Please copy every line of the listing below word for word.

━━ DATA RECORDS ━━

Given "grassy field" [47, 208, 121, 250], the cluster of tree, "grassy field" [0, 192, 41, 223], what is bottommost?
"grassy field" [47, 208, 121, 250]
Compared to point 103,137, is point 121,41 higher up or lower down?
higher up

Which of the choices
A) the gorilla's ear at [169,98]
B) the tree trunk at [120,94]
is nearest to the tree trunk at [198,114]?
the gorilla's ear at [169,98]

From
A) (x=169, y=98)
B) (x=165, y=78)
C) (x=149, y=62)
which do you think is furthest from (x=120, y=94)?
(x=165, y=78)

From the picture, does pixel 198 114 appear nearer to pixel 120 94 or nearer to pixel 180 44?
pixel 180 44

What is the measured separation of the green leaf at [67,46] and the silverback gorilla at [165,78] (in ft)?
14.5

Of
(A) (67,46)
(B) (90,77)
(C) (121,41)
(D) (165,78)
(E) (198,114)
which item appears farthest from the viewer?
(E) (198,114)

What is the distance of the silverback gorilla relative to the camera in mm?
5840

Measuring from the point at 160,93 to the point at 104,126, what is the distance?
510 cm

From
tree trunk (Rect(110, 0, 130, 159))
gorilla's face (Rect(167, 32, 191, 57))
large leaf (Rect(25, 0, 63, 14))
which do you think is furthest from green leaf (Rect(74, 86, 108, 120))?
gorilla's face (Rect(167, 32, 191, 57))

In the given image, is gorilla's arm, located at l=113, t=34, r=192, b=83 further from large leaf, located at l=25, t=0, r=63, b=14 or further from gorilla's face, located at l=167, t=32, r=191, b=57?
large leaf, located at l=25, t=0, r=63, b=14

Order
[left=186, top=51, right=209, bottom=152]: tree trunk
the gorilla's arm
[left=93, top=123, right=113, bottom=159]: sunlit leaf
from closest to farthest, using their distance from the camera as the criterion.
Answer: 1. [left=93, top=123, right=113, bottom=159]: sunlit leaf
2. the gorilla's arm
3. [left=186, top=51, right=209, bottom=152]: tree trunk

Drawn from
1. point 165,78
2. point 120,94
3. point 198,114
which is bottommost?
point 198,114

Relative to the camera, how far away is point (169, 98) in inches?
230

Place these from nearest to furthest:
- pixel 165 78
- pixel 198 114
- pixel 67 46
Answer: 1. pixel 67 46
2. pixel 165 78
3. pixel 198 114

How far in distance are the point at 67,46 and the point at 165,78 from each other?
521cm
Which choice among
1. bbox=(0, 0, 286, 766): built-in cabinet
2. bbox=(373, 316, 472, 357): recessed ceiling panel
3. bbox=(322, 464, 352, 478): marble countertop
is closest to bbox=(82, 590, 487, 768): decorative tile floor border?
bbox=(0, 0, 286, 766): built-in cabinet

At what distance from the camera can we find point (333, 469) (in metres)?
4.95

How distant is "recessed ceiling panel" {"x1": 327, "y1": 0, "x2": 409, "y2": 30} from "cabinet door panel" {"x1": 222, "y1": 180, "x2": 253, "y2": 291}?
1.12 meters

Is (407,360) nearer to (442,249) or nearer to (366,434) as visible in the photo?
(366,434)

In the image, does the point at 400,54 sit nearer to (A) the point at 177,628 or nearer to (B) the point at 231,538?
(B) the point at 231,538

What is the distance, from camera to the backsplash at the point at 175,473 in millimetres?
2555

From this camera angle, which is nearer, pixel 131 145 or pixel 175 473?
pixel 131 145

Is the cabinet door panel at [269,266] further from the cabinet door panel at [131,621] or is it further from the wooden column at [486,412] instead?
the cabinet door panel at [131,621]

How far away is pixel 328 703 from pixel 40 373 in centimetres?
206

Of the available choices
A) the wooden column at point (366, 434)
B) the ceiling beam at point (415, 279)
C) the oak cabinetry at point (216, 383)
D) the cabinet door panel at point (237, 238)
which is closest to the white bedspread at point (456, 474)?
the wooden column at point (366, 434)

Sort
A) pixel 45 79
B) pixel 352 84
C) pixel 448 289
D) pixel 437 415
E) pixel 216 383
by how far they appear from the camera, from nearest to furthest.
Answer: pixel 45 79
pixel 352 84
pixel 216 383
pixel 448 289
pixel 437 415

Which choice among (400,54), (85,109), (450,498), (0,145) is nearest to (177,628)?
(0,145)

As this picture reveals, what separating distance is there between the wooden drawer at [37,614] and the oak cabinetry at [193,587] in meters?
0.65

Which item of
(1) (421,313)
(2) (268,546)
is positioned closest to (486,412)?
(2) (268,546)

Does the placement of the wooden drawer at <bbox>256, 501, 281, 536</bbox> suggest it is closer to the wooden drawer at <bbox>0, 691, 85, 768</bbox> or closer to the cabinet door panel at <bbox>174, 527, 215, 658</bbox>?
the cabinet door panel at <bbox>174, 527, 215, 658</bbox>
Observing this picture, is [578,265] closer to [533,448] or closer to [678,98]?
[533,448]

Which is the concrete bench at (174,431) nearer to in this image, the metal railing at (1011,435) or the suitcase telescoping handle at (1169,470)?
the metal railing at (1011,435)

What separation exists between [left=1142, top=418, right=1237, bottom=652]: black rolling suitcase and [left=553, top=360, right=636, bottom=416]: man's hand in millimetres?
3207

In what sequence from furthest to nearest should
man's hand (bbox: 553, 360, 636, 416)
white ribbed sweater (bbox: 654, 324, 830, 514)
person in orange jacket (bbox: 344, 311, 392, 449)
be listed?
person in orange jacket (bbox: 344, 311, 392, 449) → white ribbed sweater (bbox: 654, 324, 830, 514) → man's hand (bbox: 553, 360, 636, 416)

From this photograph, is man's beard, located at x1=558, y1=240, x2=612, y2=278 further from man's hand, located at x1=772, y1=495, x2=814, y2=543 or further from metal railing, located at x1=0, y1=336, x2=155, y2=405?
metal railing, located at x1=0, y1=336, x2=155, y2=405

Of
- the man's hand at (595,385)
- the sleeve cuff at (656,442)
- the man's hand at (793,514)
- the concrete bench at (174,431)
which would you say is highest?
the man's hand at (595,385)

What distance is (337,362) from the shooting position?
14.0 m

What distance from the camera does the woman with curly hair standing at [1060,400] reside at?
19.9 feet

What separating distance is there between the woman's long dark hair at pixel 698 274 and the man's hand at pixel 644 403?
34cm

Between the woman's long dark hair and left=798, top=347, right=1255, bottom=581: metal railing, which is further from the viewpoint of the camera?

━━━

__RIGHT ANSWER__:
Given "grassy field" [47, 208, 121, 250], the cluster of tree, "grassy field" [0, 192, 41, 223], what is bottommost?
"grassy field" [47, 208, 121, 250]
Compared to point 103,137, is point 121,41 higher up or lower down?
higher up

Which of the choices
A) the gorilla's ear at [169,98]
B) the tree trunk at [120,94]
is nearest to the tree trunk at [198,114]?
the gorilla's ear at [169,98]

From
A) (x=169, y=98)
B) (x=165, y=78)
C) (x=149, y=62)
which do you think is furthest from (x=120, y=94)?
(x=165, y=78)

From the picture, does pixel 198 114 appear nearer to pixel 120 94 or nearer to pixel 180 44?
pixel 180 44

What is the measured separation of the green leaf at [67,46] and the silverback gorilla at [165,78] (in ft)?
14.5

Of
(A) (67,46)
(B) (90,77)
(C) (121,41)
(D) (165,78)
(E) (198,114)
which item appears farthest from the viewer?
(E) (198,114)

What is the distance of the silverback gorilla relative to the camera in mm?
5840

Measuring from the point at 160,93 to the point at 104,126, what is the distance?
510 cm

From
tree trunk (Rect(110, 0, 130, 159))
gorilla's face (Rect(167, 32, 191, 57))
large leaf (Rect(25, 0, 63, 14))
which do you think is furthest from green leaf (Rect(74, 86, 108, 120))?
gorilla's face (Rect(167, 32, 191, 57))

In the given image, is gorilla's arm, located at l=113, t=34, r=192, b=83 further from large leaf, located at l=25, t=0, r=63, b=14 or further from gorilla's face, located at l=167, t=32, r=191, b=57?
large leaf, located at l=25, t=0, r=63, b=14

Order
[left=186, top=51, right=209, bottom=152]: tree trunk
the gorilla's arm
[left=93, top=123, right=113, bottom=159]: sunlit leaf
from closest to farthest, using their distance from the camera as the criterion.
Answer: 1. [left=93, top=123, right=113, bottom=159]: sunlit leaf
2. the gorilla's arm
3. [left=186, top=51, right=209, bottom=152]: tree trunk

Drawn from
1. point 165,78
2. point 120,94
3. point 198,114
which is bottommost?
point 198,114

Relative to the camera, how far away is point (169, 98) in inches?
230

Place these from nearest to furthest:
- pixel 165 78
- pixel 198 114
- pixel 67 46
Answer: 1. pixel 67 46
2. pixel 165 78
3. pixel 198 114

How far in distance are the point at 67,46 and the point at 165,78 from each other?
521cm
Which choice among
1. bbox=(0, 0, 286, 766): built-in cabinet
2. bbox=(373, 316, 472, 357): recessed ceiling panel
3. bbox=(322, 464, 352, 478): marble countertop
is closest to bbox=(82, 590, 487, 768): decorative tile floor border?
bbox=(0, 0, 286, 766): built-in cabinet

At what distance from the camera can we find point (333, 469) (in metres)?
4.95

How distant is "recessed ceiling panel" {"x1": 327, "y1": 0, "x2": 409, "y2": 30} from "cabinet door panel" {"x1": 222, "y1": 180, "x2": 253, "y2": 291}?
1.12 meters

Is (407,360) nearer to (442,249) or nearer to (366,434) as visible in the photo?
(366,434)

In the image, does the point at 400,54 sit nearer to (A) the point at 177,628 or nearer to (B) the point at 231,538?
(B) the point at 231,538

What is the distance, from camera to the backsplash at the point at 175,473 in millimetres?
2555

From this camera angle, which is nearer, pixel 131 145 or pixel 175 473?
pixel 131 145

Is the cabinet door panel at [269,266] further from the cabinet door panel at [131,621] or is it further from the wooden column at [486,412] instead?
the cabinet door panel at [131,621]

How far away is pixel 328 703 from pixel 40 373 in centimetres?
206

Of the available choices
A) the wooden column at point (366, 434)
B) the ceiling beam at point (415, 279)
C) the oak cabinetry at point (216, 383)
D) the cabinet door panel at point (237, 238)
which is closest to the white bedspread at point (456, 474)?
the wooden column at point (366, 434)

Sort
A) pixel 45 79
B) pixel 352 84
C) pixel 448 289
D) pixel 437 415
E) pixel 216 383
by how far they appear from the camera, from nearest to furthest.
Answer: pixel 45 79
pixel 352 84
pixel 216 383
pixel 448 289
pixel 437 415

Which choice among (400,54), (85,109), (450,498), (0,145) is nearest to (177,628)?
(0,145)

As this picture reveals, what separating distance is there between the wooden drawer at [37,614] and the oak cabinetry at [193,587] in meters?
0.65

Which item of
(1) (421,313)
(2) (268,546)
is positioned closest to (486,412)?
(2) (268,546)

Does the placement of the wooden drawer at <bbox>256, 501, 281, 536</bbox> suggest it is closer to the wooden drawer at <bbox>0, 691, 85, 768</bbox> or closer to the cabinet door panel at <bbox>174, 527, 215, 658</bbox>?
the cabinet door panel at <bbox>174, 527, 215, 658</bbox>
Observing this picture, is [578,265] closer to [533,448] or closer to [678,98]?
[533,448]

Which is the concrete bench at (174,431) nearer to in this image, the metal railing at (1011,435) or the suitcase telescoping handle at (1169,470)?
the metal railing at (1011,435)

What separation exists between [left=1142, top=418, right=1237, bottom=652]: black rolling suitcase and [left=553, top=360, right=636, bottom=416]: man's hand in millimetres?
3207

In what sequence from furthest to nearest should
man's hand (bbox: 553, 360, 636, 416)
white ribbed sweater (bbox: 654, 324, 830, 514)
person in orange jacket (bbox: 344, 311, 392, 449)
be listed?
person in orange jacket (bbox: 344, 311, 392, 449) → white ribbed sweater (bbox: 654, 324, 830, 514) → man's hand (bbox: 553, 360, 636, 416)

From this photograph, is man's beard, located at x1=558, y1=240, x2=612, y2=278 further from man's hand, located at x1=772, y1=495, x2=814, y2=543 or further from metal railing, located at x1=0, y1=336, x2=155, y2=405?
metal railing, located at x1=0, y1=336, x2=155, y2=405

Of
- the man's hand at (595,385)
- the sleeve cuff at (656,442)
- the man's hand at (793,514)
- the concrete bench at (174,431)
which would you say is highest?
the man's hand at (595,385)

What distance is (337,362) from the shooting position?
14.0 m

What distance from the camera does the woman with curly hair standing at [1060,400] reside at?
19.9 feet

What separating distance is there between the woman's long dark hair at pixel 698 274 and the man's hand at pixel 644 403?
34cm

Between the woman's long dark hair and left=798, top=347, right=1255, bottom=581: metal railing, which is further from the viewpoint of the camera?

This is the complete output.